═════ Document text ═════
Radiofrequency Nerve Blocks
What is a Radiofrequency Nerve Block?
Radiofrequency nerve block or radio frequency lesioining is a procedure using a specialized machine to interrupt nerve conduction on a semi-permanent basis. The nerves are usually blocked for a period of 6-9 months.
The basic principle of radio-frequency lesioining is placement of an insulated electrode probe into the target tissue.
When is the radiofrequency nerve block used?
Radiofrequency nerve block is generally used for patients with whom all forms of conservative treatment and etiologic treatments such as surgery, have failed.
In addition, the patient should be free of any significant psychological problems and drug dependency.
Radiofrequency nerve blocks are generally advised for patients experiencing one of the below listed medical conditions:
- Mechanical neck or low back pain due to facet joint disease
- Occipital neuralgia
- Coccygodynia and rectalgia
- Abdominal (visceral) pain responsive to splanchnic nerve blocks
- Sympathetically mediated pain
- RSD/CRPS/SMP involving upper or lower extremities.
In addition, to be a candidate for radiofrequency nerve block, you must have responded well to the local anesthetic blocks.
What is the procedure?
The radiofrequency nerve ablation uses radio waves to produce heat directed at a specific facet joint nerve. The heat destroys the nerve and thus relieves pain.
The patient is required to lie on the stomach when working on the facet joints, low back for lumbar sympathetic nerves and in a sitting position when lesioining the cervical area.
The radiofrequency nerve ablation procedure is similar to a spinal joint injection. However, the only difference is that two needles are inserted. Fluoroscopic guidance is used to correctly position each needle. Once done, the radiofrequency ‘radio waves’ are directed through each needle.
═════ Information given ═════
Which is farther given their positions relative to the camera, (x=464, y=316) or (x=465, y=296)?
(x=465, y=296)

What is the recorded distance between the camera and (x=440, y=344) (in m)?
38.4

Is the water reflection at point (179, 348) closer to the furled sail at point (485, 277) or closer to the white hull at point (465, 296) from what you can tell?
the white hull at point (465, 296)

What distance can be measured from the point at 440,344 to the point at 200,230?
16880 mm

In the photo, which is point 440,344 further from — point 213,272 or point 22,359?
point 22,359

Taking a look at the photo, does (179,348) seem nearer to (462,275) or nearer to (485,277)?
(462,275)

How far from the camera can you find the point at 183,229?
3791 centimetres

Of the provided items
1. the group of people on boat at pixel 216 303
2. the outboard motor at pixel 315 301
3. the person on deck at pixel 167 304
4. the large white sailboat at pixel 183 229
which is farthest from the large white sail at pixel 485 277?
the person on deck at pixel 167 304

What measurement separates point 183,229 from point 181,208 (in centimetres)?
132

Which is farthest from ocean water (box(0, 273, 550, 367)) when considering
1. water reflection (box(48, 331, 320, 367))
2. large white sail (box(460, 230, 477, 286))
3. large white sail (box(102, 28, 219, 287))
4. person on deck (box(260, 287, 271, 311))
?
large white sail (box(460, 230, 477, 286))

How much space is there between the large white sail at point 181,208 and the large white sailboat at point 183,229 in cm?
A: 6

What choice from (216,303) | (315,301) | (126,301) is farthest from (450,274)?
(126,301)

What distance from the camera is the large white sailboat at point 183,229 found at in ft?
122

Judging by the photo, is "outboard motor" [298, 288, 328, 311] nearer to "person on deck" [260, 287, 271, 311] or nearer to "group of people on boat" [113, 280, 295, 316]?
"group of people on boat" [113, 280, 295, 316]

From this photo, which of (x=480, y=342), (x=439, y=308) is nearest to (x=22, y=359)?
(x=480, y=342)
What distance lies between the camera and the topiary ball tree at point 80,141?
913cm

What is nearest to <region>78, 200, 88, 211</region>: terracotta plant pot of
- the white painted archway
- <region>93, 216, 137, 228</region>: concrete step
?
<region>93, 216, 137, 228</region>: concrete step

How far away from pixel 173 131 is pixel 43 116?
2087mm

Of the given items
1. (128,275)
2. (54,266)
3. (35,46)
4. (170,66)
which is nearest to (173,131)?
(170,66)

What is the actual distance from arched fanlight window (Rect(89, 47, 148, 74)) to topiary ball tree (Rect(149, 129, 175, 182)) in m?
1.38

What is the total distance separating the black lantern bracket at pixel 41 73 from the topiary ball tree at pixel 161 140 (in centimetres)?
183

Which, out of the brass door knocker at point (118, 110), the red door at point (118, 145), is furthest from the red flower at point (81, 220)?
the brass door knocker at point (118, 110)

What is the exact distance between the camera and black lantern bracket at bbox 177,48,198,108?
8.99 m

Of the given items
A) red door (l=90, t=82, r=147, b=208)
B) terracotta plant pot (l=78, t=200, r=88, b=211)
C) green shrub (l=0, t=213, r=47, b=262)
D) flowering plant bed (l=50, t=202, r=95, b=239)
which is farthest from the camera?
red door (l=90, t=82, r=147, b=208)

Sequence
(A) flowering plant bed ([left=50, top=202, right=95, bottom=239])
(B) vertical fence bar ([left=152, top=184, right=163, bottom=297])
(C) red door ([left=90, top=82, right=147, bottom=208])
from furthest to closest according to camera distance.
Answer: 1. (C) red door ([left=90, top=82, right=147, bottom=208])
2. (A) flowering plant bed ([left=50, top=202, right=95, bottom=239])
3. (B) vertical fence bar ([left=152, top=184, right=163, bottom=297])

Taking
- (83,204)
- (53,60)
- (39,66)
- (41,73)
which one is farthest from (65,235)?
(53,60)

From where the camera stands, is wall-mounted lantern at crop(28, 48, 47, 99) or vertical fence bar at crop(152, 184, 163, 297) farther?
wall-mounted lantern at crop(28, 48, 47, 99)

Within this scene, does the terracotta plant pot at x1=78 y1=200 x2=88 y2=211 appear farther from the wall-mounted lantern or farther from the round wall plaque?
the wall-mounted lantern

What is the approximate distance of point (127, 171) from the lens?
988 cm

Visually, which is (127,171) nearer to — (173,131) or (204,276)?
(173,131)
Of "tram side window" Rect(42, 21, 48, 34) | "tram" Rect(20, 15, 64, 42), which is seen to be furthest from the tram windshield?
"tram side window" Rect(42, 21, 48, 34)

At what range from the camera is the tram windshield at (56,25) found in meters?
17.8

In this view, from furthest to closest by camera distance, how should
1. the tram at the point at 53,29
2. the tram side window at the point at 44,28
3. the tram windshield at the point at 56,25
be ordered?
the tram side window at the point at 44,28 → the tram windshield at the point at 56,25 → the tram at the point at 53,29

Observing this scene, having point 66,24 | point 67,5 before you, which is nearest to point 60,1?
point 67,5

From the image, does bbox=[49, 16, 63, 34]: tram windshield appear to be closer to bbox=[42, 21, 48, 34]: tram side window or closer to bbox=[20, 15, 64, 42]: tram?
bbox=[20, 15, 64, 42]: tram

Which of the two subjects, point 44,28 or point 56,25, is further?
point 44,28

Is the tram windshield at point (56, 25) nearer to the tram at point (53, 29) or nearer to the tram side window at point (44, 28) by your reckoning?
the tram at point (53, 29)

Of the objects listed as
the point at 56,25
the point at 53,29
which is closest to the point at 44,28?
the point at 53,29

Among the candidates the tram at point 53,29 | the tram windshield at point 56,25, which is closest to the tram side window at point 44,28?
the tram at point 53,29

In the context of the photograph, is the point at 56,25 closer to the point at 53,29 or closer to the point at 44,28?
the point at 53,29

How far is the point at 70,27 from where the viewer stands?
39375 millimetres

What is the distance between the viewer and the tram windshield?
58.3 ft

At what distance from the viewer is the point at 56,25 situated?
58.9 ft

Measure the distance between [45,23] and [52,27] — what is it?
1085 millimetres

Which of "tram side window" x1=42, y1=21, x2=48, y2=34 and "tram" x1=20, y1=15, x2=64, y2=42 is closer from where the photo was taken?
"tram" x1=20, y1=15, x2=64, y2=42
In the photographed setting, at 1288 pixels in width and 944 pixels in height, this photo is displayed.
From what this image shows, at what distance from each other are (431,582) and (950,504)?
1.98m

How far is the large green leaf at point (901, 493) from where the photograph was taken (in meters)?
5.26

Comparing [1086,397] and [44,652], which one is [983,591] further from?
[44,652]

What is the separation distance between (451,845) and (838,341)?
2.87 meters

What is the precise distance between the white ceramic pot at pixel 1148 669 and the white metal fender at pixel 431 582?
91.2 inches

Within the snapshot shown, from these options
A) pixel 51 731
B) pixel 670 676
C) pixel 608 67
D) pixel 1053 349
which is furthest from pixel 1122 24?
═════
Required work:
[1] In the text on radiofrequency nerve blocks, rewrite the paragraph that begins "The radiofrequency nerve ablation procedure is similar" as a short bulleted list that keeps its main facts.
[2] According to the text on radiofrequency nerve blocks, how long are the nerves usually blocked?
[3] Carry on the text about radiofrequency nerve blocks, starting after its last sentence.

Your written answers:
[1]
- The procedure is similar to a spinal joint injection.
- The only difference is that two needles are inserted.
- Fluoroscopic guidance is used to position each needle correctly.
- Radiofrequency waves are then directed through each needle.

[2] Usually for 6-9 months.

[3]
While the ablation process takes about two minutes, the entire procedure takes about 2 hours.
What are the benefits of Radiofrequency Nerve Block?
The radiofrequency nerve block has a series of benefits as compared to the other forms of pain relief. Here we list the main benefits:
- The lesion size can be accurately controlled, thus allowing lesioning of small nerves without damaging nearby motor and other sensory nerves.
- Recovery is rapid and usually uneventful, allowing the patient to return to normal activity very soon.
- Nerve lesion is usually long lasting and heals without neuroma formation.
- The rate of side effects and complications is relatively low.
- When pain recurs, nerve lesion can be repeated as necessary.
What are the risk factors involved?
There is a potential of a series of side effects after the procedure. Here we list the main amongst them:
- Muscle soreness for up to a week afterwards.
- Deep sunburn type feeling.
- Hypersensitivity, burning pain or numbness for a few weeks.